- WHAT TO PRODUCE -
Copy out each line in the records below that has the word "jersey" in it.
--- BEGIN ---
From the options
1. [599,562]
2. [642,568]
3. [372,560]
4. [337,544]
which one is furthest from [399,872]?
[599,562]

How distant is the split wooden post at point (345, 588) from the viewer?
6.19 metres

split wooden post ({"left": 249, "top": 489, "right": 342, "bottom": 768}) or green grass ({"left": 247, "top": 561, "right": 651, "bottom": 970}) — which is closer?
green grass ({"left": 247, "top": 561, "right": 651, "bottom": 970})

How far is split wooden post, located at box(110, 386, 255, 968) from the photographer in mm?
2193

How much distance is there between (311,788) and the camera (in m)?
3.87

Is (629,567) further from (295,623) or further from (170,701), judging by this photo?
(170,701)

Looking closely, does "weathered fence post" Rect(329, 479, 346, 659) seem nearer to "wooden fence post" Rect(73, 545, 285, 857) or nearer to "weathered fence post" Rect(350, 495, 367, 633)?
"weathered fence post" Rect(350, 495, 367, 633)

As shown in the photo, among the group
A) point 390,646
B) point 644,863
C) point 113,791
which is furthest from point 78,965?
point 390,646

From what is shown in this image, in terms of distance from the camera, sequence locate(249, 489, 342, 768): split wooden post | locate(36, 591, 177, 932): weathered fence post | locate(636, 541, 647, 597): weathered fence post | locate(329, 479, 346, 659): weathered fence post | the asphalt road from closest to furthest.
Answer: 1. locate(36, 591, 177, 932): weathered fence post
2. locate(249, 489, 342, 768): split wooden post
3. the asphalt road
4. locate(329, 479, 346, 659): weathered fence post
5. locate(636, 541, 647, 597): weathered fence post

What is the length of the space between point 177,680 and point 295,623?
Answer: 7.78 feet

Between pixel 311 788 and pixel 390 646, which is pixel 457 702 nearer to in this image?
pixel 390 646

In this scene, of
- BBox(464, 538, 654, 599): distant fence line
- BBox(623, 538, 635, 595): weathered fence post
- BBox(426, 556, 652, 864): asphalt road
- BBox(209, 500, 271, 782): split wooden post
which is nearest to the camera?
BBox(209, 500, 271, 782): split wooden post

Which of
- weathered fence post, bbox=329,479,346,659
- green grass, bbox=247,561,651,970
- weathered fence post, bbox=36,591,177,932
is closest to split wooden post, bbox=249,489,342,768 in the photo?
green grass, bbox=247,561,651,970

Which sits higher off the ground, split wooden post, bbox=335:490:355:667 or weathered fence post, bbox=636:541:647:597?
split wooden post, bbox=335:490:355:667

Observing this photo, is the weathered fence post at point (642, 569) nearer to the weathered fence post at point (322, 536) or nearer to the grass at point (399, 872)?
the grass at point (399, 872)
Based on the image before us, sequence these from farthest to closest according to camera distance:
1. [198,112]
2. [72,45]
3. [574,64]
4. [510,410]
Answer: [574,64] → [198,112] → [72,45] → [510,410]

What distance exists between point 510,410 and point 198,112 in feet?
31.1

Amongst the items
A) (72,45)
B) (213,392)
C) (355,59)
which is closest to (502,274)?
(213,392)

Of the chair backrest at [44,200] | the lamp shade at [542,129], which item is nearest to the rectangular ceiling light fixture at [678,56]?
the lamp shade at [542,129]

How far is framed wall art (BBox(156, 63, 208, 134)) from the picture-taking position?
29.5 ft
--- END ---
--- BEGIN ---
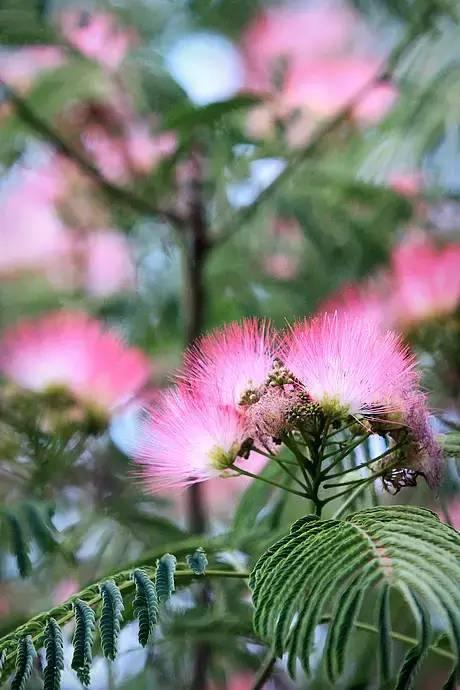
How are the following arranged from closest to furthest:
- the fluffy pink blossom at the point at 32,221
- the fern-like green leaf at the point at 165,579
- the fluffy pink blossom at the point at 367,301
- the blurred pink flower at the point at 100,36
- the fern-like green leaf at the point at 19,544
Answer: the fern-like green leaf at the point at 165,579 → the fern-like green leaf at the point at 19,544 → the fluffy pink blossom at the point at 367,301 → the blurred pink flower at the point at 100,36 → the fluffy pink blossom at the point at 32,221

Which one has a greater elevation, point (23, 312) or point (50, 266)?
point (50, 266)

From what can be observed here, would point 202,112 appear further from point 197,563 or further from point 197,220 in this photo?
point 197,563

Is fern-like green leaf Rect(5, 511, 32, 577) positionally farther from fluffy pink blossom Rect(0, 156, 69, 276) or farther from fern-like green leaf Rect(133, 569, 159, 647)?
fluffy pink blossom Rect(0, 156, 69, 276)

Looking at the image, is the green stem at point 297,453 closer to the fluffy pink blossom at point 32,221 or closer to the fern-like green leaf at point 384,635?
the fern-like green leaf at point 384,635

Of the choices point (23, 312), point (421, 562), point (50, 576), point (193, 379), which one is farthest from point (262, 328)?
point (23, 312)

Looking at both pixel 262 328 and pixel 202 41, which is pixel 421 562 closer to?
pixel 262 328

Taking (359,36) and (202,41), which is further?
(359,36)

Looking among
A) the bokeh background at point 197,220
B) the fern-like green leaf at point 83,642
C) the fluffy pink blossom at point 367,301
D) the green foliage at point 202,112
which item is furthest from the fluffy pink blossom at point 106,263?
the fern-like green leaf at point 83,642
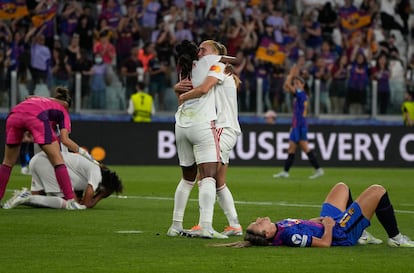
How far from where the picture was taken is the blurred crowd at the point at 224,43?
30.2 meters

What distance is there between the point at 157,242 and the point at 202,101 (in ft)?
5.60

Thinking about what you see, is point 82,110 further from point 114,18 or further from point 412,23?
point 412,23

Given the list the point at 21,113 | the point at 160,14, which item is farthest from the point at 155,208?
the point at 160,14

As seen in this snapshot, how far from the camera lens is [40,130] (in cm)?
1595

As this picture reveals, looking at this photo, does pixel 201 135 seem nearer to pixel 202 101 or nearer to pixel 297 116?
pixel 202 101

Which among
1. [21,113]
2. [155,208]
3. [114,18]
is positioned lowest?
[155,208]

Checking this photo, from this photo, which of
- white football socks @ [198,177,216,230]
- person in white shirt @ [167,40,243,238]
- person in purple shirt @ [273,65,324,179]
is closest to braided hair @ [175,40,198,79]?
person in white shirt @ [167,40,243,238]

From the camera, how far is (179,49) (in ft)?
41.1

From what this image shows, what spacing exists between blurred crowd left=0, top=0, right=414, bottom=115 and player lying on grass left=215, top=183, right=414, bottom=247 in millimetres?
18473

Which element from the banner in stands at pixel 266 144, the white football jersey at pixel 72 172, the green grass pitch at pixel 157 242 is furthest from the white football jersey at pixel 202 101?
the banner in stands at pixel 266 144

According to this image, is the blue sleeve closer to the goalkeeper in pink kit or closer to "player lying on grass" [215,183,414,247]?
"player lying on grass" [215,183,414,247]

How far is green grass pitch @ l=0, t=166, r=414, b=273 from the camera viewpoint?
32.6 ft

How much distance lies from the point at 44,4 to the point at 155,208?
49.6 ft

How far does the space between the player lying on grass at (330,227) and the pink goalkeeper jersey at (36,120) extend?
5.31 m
--- END ---
- FULL RESPONSE -
Which element from the banner in stands at pixel 266 144, the white football jersey at pixel 72 172, the green grass pitch at pixel 157 242 is furthest from the white football jersey at pixel 202 101?
How far does the space between the player lying on grass at (330,227) and the pink goalkeeper jersey at (36,120) extend?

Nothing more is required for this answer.